El colegio de Barcelos incuba 18 huevos de Galiña de Mos

Escolares pontevedreses conocerán el proceso de gestación de los pollitos gracias a una iniciativa de Avimós y de un productor local

Escolares de 4º de infantil miran sorprendidos la incubadora con los 18 huevos
photo_camera Escolares de 4º de infantil miran sorprendidos la incubadora con los 18 huevos

Que una gallina pasase los 21 días que dura el proceso de incubación de sus polluelos en un colegio se antojaba imposible, pero la modernidad permite que los escolares de un centro educativo del casco urbano se acerquen a procesos que hasta el momento solo se dan en zonas rurales. Es el caso del CEIP Praza de Barcelos, a donde el pasado jueves llegó Jaime Veiga Fontán con una moderna incubadora en la que 18 huevos de la raza autóctona Galiña de Mos reciben, a falta de una futura madre con pico y patas, el calor necesario para convertirse en pollitos.

El proceso, ya se sabe, dura 21 días, por lo que el próximo 1 de junio es el señalado en el calendario para que los pequeños vean como se rompe el cascarón y de él empieza a asomar un pequeño animal con plumas al son de "pío pío".

Veiga Fontán, que gestiona una granja de producción de esta especie avícola en Barro y es también socio de una carnicería en el Mercado de Abastos de Pontevedra, tiene dos hijas que estudian en Barcelos. "Elas coñecen este proceso, pero iso non adoita pasar cos nenos de ciade, polo que tratamos de xerar ese vínculo co rural", explica. El objetivo, que los pequeños urbanitas "se fagan unha idea de onde saen as cousas para comer".

La iniciativa es pionera en Pontevedra, pero ya se llevó a cabo en algún centro educativo gallego con anterioridad gracias a Avimós, la Asociación de Avicultores da Raza Galiña de Mos, fundada en 2001 por un grupo de criadores para tratar de recuperar la cría de aves de esta raza.

CHARLA. "A asociación quere achegar a avicultura e falar sobre esta raza autóctona que se está recuperando" y que actualmente es un producto delicattesen en las tiendas.
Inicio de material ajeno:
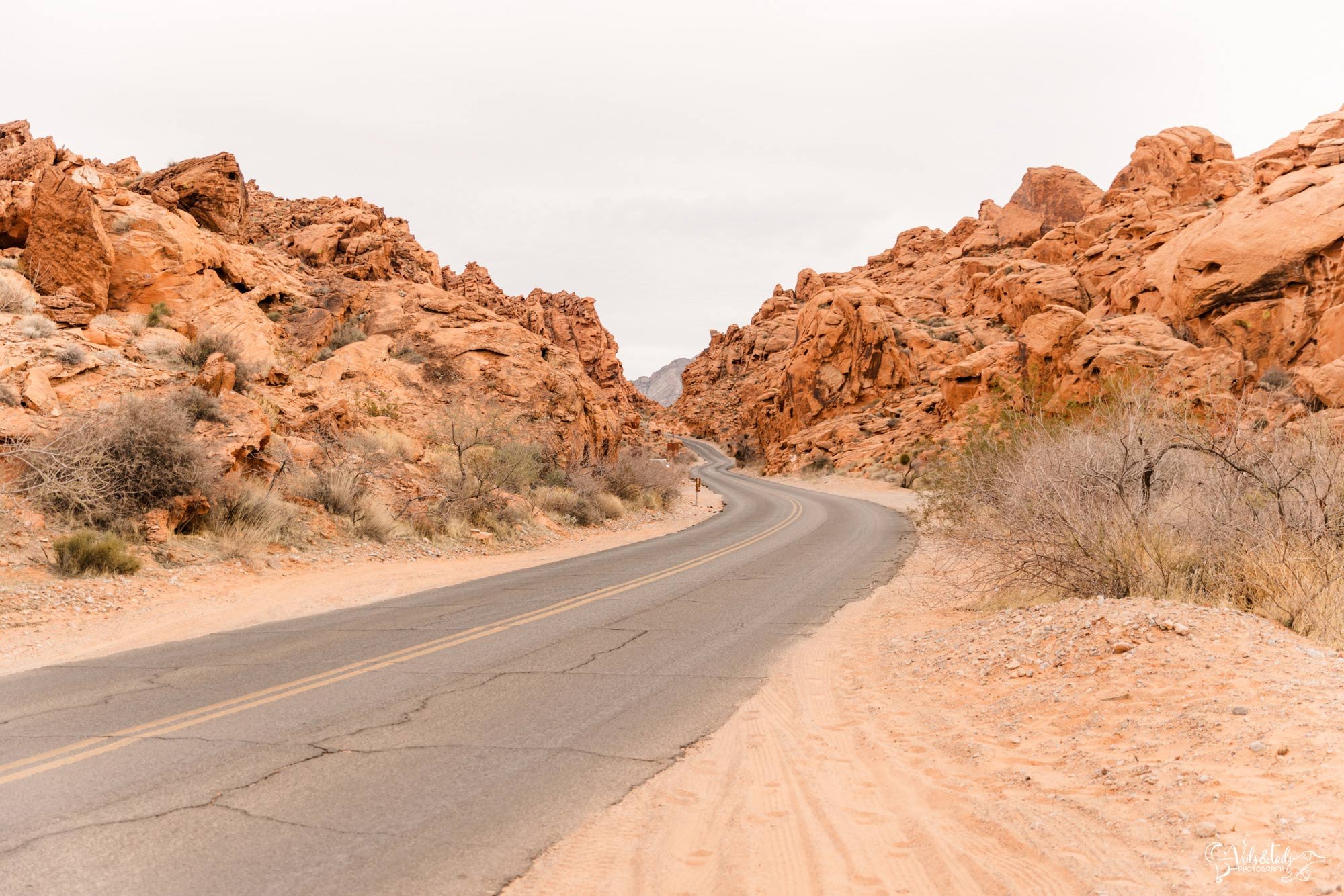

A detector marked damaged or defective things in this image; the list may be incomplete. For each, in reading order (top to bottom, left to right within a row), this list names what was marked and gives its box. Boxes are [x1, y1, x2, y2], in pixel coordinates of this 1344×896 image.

Así que el 1 de junio, si no hay ningún contratiempo, los escolares no solo verán salir los polluelos del cascarón, sino que ese día "levaremos unha galiña" para que las crías sientan el calor materno nada más nacer.

Además visitará el colegio un técnico de la asociación para dar una charla a la que, en principio, asistirá el alumnado de 6º de Primaria. "La idea es repetir la actividad los próximos cursos, con más tiempo, así que como estos chicos ya no estarán serán los que asistan", explica Cristina Barreiro, profesora de Infantil. A los demás cursos se lo explicarán los propios docentes. Como ayer, que los pequeñajos de tres años fueron a vigilar el proceso. "Iremos cada dos días, hablaremos del tema en clase y haremos un proyecto sobre el nacimiento. En directo y sin fichas". Los niños ya saben de qué va la historia aunque nunca la hubieran visto con sus propios ojos. "Fuimos a ver la incubadora, que les da calor a los huevos y los pollitos abren el cascarón con su piquito".